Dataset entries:
========================

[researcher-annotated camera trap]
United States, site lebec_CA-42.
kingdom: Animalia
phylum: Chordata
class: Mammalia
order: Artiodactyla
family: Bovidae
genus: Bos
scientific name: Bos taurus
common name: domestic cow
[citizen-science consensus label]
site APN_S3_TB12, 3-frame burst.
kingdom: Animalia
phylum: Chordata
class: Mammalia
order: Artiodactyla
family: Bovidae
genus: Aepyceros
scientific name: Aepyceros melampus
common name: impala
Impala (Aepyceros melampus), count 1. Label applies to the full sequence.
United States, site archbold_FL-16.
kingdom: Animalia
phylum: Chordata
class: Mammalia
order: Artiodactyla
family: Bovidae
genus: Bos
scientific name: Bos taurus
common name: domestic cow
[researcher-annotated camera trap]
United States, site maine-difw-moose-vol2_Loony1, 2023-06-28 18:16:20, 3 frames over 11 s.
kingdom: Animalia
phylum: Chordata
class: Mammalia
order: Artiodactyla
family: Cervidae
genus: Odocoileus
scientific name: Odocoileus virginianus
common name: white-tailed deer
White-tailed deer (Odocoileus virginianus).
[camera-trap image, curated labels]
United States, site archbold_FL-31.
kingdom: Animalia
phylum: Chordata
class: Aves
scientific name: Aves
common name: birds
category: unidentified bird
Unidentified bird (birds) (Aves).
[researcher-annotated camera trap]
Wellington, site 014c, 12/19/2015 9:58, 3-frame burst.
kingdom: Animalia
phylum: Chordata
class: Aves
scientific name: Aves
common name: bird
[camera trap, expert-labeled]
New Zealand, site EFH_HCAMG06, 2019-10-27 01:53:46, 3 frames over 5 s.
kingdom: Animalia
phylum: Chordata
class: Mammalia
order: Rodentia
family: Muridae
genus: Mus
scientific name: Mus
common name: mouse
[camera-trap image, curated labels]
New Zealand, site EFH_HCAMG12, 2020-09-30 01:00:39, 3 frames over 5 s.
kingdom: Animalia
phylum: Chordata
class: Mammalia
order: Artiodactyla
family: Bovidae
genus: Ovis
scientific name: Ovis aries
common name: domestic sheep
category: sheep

========================

Task instructions:
Every entry shown above is to be written out exactly.

Written response:
[researcher-annotated camera trap]
United States, site lebec_CA-42.
kingdom: Animalia
phylum: Chordata
class: Mammalia
order: Artiodactyla
family: Bovidae
genus: Bos
scientific name: Bos taurus
common name: domestic cow
[citizen-science consensus label]
site APN_S3_TB12, 3-frame burst.
kingdom: Animalia
phylum: Chordata
class: Mammalia
order: Artiodactyla
family: Bovidae
genus: Aepyceros
scientific name: Aepyceros melampus
common name: impala
Impala (Aepyceros melampus), count 1. Label applies to the full sequence.
United States, site archbold_FL-16.
kingdom: Animalia
phylum: Chordata
class: Mammalia
order: Artiodactyla
family: Bovidae
genus: Bos
scientific name: Bos taurus
common name: domestic cow
[researcher-annotated camera trap]
United States, site maine-difw-moose-vol2_Loony1, 2023-06-28 18:16:20, 3 frames over 11 s.
kingdom: Animalia
phylum: Chordata
class: Mammalia
order: Artiodactyla
family: Cervidae
genus: Odocoileus
scientific name: Odocoileus virginianus
common name: white-tailed deer
White-tailed deer (Odocoileus virginianus).
[camera-trap image, curated labels]
United States, site archbold_FL-31.
kingdom: Animalia
phylum: Chordata
class: Aves
scientific name: Aves
common name: birds
category: unidentified bird
Unidentified bird (birds) (Aves).
[researcher-annotated camera trap]
Wellington, site 014c, 12/19/2015 9:58, 3-frame burst.
kingdom: Animalia
phylum: Chordata
class: Aves
scientific name: Aves
common name: bird
[camera trap, expert-labeled]
New Zealand, site EFH_HCAMG06, 2019-10-27 01:53:46, 3 frames over 5 s.
kingdom: Animalia
phylum: Chordata
class: Mammalia
order: Rodentia
family: Muridae
genus: Mus
scientific name: Mus
common name: mouse
[camera-trap image, curated labels]
New Zealand, site EFH_HCAMG12, 2020-09-30 01:00:39, 3 frames over 5 s.
kingdom: Animalia
phylum: Chordata
class: Mammalia
order: Artiodactyla
family: Bovidae
genus: Ovis
scientific name: Ovis aries
common name: domestic sheep
category: sheep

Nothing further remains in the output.